Wettelijke onderbouwing corona ontbreekt
Al sinds het begin van de coronacrisis wordt er gesteggeld over de wettelijke onderbouwing van maatregelen. Het probleem: vergaande maatregelen zoals een mondkapjesplicht, testplicht of scholensluiting zijn in strijd met de Grondwet. Het kabinet had de moeilijke taak grondrechten af te wegen tegen virusgevaar zónder wettelijk kader. Nu, tweeënhalf jaar na het begin van de coronacrisis, is er nog steeds geen wettelijke onderbouwing. De middelen die het kabinet wel heeft, zijn juridisch wankel en ondemocratisch.
Voor het kabinet is het problematisch dat noodverordeningen juridisch kwetsbaar zijn. In mei 2020 schreef de Raad van State dat noodverordeningen „strikt genomen” niet voldoen aan de grondwettelijke vereisten voor het nemen van grondrechtbeperkende maatregelen.

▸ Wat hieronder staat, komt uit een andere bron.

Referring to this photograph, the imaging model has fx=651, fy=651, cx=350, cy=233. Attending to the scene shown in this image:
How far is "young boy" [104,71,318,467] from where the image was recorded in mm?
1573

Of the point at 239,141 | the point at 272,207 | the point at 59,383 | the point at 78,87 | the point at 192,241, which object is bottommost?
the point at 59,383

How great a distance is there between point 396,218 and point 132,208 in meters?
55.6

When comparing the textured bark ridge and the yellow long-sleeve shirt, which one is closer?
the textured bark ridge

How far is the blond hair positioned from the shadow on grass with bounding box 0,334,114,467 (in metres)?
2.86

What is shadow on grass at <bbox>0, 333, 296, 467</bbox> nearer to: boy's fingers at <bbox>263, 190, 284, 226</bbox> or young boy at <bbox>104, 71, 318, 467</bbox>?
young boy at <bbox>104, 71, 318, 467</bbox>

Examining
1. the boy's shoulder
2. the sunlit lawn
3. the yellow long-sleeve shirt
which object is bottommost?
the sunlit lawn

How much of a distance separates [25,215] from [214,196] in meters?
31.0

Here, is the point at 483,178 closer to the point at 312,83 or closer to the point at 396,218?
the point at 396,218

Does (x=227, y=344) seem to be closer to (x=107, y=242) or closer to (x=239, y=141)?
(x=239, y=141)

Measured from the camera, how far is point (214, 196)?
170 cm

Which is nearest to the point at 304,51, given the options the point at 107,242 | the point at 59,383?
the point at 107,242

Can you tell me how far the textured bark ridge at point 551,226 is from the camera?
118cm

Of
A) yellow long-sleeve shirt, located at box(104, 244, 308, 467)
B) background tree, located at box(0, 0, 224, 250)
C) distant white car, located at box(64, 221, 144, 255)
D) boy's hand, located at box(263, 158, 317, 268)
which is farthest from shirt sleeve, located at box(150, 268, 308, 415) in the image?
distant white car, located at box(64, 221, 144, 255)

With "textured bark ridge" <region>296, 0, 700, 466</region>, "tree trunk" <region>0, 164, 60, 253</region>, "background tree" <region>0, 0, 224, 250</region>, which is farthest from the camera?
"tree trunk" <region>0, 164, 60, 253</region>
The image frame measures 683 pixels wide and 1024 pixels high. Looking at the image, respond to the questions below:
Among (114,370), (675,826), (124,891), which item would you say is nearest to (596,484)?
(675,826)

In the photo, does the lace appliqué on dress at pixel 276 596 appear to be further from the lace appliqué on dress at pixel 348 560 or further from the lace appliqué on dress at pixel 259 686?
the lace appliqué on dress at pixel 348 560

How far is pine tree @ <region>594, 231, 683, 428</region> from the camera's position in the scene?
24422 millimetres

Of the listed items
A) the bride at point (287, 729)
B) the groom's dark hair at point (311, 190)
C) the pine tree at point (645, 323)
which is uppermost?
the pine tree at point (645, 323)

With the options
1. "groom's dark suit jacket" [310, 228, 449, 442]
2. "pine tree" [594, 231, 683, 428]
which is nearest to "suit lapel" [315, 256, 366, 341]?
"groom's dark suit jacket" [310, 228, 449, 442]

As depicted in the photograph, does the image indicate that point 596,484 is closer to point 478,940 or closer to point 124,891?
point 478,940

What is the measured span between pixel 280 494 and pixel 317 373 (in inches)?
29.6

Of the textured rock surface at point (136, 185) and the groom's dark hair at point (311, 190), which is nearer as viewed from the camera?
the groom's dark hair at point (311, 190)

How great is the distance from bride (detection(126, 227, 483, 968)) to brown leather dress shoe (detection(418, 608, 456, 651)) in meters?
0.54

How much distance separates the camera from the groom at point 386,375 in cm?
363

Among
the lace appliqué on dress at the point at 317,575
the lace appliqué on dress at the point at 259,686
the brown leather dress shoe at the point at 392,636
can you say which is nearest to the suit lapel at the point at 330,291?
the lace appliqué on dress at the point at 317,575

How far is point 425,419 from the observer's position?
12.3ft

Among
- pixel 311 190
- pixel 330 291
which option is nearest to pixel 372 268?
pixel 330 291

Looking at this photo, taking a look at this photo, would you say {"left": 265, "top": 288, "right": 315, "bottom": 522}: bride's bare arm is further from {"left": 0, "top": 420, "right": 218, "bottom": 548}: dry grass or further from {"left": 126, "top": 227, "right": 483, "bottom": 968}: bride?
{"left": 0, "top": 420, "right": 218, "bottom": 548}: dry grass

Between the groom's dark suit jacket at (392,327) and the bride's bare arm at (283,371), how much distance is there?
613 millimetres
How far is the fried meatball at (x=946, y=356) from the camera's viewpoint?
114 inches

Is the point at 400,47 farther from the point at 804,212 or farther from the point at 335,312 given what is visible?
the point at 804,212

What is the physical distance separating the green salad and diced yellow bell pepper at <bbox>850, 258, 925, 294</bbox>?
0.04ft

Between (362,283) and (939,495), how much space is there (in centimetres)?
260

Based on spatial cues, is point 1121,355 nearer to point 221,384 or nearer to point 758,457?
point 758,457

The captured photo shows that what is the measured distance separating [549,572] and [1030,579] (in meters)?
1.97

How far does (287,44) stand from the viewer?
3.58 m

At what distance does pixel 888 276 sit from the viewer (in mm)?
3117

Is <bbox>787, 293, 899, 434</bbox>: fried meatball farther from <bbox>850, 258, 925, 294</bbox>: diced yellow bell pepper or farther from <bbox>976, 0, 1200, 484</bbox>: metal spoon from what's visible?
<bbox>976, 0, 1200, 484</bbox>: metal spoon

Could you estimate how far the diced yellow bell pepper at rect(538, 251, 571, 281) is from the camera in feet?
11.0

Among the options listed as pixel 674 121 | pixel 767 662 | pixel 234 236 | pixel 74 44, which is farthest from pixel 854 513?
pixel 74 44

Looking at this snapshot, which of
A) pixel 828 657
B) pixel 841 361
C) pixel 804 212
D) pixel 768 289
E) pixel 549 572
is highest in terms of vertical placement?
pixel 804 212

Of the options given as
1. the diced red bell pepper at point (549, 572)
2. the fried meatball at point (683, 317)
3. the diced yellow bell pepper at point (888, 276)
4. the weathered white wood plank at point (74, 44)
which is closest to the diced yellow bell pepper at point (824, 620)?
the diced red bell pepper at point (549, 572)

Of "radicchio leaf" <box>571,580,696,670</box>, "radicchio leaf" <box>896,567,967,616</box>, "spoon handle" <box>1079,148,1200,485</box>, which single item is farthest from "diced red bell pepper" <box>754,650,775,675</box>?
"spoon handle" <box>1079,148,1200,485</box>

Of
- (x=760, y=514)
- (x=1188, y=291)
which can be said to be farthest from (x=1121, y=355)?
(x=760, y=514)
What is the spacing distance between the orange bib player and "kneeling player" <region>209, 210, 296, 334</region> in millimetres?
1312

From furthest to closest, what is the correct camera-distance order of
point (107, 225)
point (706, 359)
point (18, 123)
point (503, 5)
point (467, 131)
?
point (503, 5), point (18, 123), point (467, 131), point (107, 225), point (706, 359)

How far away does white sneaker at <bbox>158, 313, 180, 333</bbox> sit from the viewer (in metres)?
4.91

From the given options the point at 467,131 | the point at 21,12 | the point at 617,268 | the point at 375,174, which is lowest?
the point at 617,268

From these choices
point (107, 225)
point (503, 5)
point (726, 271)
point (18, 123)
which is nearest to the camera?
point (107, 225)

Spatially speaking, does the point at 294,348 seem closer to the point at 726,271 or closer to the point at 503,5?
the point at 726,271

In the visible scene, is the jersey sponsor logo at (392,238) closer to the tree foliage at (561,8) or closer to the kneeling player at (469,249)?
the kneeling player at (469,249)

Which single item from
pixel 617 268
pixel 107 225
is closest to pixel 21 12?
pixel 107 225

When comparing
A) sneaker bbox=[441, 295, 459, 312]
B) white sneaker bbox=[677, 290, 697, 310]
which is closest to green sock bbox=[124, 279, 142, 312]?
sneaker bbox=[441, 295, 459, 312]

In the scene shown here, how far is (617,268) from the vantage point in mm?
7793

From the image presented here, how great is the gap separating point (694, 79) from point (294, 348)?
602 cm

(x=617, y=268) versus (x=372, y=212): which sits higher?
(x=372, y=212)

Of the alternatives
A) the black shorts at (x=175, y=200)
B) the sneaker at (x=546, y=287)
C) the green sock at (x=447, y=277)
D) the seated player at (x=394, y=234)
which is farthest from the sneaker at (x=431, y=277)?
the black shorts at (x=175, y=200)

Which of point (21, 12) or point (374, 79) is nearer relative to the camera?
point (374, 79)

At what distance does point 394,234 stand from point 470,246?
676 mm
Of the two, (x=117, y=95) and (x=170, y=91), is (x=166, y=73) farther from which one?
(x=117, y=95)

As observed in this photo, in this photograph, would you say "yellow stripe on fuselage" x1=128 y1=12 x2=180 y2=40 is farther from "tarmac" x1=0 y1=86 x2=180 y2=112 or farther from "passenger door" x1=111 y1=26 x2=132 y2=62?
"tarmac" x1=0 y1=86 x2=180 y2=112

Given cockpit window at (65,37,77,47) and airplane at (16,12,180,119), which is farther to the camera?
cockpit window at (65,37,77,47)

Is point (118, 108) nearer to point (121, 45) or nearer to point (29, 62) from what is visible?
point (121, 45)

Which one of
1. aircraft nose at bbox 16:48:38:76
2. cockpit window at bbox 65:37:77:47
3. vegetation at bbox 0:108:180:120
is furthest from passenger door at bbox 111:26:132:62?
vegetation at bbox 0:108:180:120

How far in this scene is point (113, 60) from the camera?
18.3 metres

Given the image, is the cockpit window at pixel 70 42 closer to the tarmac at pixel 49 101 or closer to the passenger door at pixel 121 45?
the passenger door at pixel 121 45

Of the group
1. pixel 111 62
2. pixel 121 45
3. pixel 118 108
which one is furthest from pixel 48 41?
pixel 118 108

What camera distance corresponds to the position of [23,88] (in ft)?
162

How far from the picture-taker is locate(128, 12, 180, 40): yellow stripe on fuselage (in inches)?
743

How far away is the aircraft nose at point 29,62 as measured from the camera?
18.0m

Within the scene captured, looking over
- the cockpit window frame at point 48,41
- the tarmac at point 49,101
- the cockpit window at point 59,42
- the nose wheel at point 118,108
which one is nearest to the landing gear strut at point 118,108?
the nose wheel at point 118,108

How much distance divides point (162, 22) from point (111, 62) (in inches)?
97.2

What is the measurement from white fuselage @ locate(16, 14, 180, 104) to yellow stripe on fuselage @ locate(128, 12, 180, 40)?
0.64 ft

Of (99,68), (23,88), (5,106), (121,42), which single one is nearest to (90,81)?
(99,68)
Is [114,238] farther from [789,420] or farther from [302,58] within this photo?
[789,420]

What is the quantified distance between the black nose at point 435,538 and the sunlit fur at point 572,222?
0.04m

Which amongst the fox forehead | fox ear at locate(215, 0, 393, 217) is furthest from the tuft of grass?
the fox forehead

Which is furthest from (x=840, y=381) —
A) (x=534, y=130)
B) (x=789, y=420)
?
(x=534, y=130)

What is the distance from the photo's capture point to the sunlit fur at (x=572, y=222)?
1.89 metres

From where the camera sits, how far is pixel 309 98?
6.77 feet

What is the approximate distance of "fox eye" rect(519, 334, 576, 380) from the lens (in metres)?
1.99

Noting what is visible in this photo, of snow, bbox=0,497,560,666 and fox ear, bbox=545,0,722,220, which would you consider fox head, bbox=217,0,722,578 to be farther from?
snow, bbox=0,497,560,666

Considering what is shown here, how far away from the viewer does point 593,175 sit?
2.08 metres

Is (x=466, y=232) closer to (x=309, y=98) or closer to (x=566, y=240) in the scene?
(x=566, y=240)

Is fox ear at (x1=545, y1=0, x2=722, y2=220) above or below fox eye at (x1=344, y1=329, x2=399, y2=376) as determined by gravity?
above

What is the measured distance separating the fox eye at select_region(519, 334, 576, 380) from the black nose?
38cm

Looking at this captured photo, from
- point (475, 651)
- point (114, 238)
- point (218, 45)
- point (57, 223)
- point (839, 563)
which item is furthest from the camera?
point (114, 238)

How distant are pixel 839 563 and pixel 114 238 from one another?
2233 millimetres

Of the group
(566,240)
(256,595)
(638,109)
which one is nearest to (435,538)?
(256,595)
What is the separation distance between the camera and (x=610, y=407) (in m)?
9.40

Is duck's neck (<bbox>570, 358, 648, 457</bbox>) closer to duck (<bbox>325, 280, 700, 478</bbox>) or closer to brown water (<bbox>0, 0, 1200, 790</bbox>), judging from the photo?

Wim Voermans, hoogleraar staatsrecht aan de Universiteit Leiden: „Eigenlijk zei de Raad van State: één keer, maar nooit meer. Het is zeker niet ondenkbaar dat rechters die geconfronteerd worden met boetes zeggen: dat is niet wettelijk.”
Voermans: „Als het écht nodig is kan behandeling binnen een week. Onder grote druk wordt alles vloeibaar.” Het ontbreekt de Tweede Kamer aan urgentie. Sterker nog, het kan in het belang van sommige partijen zijn de behandeling van het wetsvoorstel uit te stellen. Partijen als PVV en FVD wíllen geen nieuwe maatregelen. Elke maand zonder ‘nieuwe coronawet’ is winst. En de partijen die wél graag een coronawet willen, hebben er baat bij te wachten tot de nood voor maatregelen hoog is. Dan is de kans groter dat critici hun kritiek inslikken.